#### Data for this task
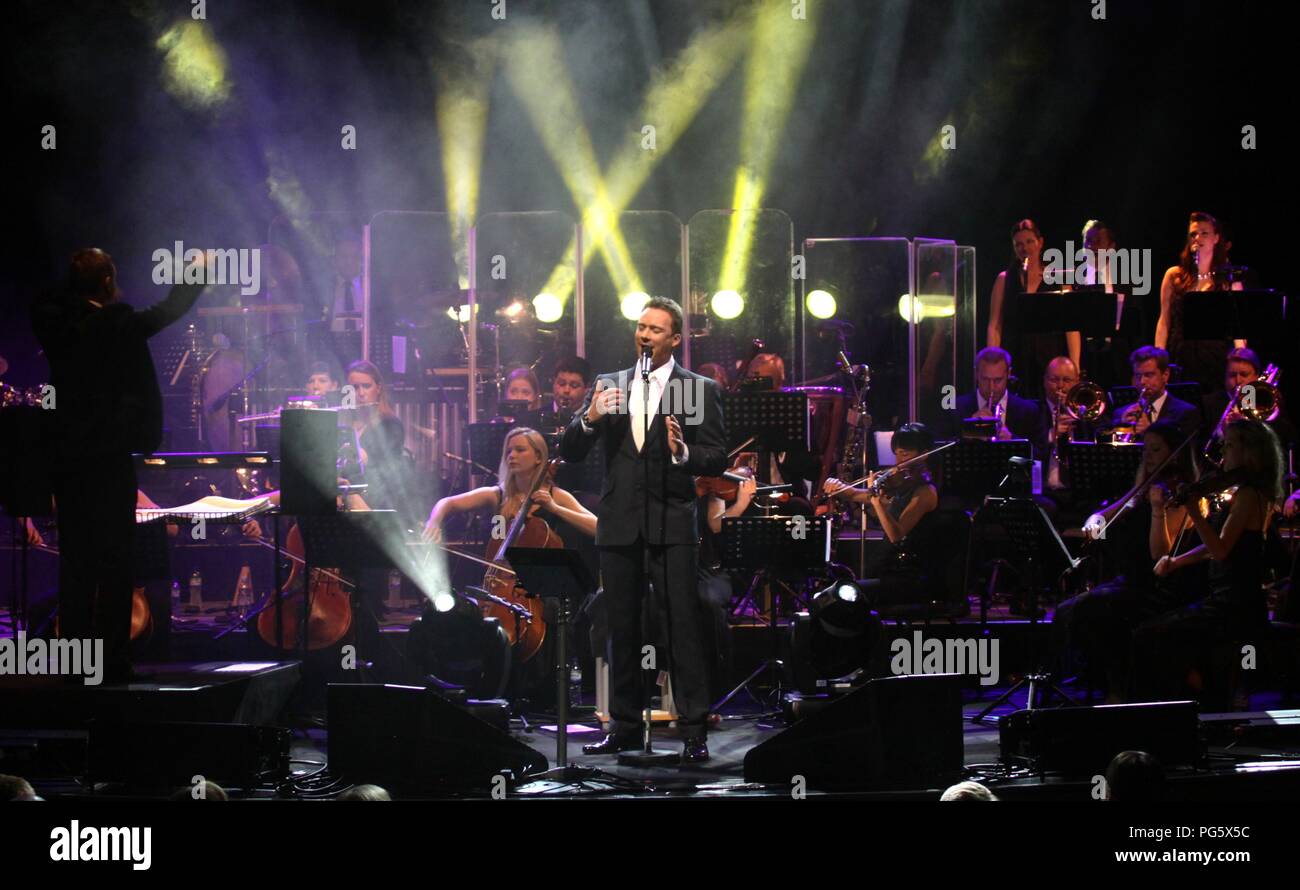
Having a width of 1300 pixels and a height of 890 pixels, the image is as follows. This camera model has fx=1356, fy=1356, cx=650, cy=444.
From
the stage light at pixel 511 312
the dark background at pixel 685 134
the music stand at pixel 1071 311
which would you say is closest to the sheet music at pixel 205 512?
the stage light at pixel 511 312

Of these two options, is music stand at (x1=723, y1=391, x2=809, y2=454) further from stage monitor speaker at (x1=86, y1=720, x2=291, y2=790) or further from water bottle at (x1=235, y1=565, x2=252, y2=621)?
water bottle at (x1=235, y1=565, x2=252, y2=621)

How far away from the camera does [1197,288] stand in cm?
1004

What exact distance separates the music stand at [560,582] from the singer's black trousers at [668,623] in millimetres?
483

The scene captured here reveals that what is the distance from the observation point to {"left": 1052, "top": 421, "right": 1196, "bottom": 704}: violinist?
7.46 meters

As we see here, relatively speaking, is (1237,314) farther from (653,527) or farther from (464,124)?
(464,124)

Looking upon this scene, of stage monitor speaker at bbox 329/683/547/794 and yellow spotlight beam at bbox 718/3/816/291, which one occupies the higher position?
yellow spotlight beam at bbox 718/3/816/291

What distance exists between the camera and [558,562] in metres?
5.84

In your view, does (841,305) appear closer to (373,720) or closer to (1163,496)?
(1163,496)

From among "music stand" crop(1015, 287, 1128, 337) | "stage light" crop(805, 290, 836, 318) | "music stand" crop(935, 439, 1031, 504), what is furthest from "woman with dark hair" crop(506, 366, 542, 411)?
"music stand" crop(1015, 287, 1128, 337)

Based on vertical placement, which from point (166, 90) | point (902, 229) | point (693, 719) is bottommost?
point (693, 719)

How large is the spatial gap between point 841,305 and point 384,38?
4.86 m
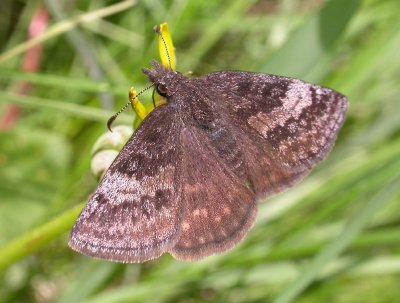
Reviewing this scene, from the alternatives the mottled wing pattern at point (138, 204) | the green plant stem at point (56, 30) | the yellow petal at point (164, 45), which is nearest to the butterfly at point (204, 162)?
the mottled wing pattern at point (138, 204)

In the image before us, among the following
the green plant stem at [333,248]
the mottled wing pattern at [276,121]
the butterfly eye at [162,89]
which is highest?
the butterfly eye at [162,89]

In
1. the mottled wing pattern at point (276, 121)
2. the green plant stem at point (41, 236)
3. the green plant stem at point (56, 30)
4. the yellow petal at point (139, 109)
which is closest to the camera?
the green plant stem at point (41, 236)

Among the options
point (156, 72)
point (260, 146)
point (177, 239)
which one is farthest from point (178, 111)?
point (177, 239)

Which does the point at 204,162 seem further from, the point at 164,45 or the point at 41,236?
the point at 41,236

==

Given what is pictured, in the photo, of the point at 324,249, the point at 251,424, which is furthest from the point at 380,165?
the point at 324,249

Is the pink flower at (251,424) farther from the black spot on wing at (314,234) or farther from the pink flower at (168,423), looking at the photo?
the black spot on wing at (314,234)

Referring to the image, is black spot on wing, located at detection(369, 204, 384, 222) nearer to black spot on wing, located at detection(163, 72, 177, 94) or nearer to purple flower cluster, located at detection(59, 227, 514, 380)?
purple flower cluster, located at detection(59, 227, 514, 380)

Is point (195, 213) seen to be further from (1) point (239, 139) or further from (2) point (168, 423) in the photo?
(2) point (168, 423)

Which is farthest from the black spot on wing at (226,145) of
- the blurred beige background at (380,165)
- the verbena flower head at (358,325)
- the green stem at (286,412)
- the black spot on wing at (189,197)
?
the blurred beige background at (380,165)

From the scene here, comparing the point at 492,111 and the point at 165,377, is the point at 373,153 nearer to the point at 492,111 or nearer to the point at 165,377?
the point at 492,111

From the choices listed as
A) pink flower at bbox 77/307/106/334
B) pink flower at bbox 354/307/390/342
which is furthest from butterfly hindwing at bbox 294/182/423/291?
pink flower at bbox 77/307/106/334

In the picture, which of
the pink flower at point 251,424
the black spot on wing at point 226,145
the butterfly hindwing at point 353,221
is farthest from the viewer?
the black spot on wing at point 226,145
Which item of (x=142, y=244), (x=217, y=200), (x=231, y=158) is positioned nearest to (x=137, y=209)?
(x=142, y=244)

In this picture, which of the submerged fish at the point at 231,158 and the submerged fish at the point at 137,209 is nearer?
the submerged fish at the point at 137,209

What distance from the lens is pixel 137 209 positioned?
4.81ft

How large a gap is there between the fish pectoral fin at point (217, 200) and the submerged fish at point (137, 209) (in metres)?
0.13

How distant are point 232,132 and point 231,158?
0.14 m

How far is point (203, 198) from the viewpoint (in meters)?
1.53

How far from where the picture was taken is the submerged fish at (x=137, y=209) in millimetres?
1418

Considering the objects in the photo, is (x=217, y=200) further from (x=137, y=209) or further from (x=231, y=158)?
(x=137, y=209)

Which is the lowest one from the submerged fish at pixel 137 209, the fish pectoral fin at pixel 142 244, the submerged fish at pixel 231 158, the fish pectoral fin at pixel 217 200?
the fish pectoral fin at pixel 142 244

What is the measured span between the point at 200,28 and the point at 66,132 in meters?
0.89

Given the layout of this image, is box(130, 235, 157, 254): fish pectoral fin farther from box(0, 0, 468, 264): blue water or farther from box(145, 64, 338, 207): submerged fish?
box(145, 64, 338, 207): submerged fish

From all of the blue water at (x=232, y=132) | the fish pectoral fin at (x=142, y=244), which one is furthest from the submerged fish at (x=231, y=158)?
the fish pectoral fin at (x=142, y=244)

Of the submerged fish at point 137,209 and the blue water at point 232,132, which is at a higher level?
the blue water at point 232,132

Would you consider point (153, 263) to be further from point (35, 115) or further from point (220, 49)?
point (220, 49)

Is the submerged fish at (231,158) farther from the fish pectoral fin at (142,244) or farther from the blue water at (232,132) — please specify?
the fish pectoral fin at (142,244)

#### Your instructions
List each line of the data above that contains the word "image". Case counts, so match capital and small letters precisely.

#### The completed task
Having a width of 1300 pixels and a height of 890 pixels, the image is as follows. This camera model has fx=1356, fy=1356, cx=650, cy=444.
In the image before us, among the following
Referring to the image, is black spot on wing, located at detection(369, 204, 384, 222) nearer to black spot on wing, located at detection(163, 72, 177, 94) or nearer to purple flower cluster, located at detection(59, 227, 514, 380)?
Given the layout of this image, is box(130, 235, 157, 254): fish pectoral fin farther from box(0, 0, 468, 264): blue water or farther from box(145, 64, 338, 207): submerged fish?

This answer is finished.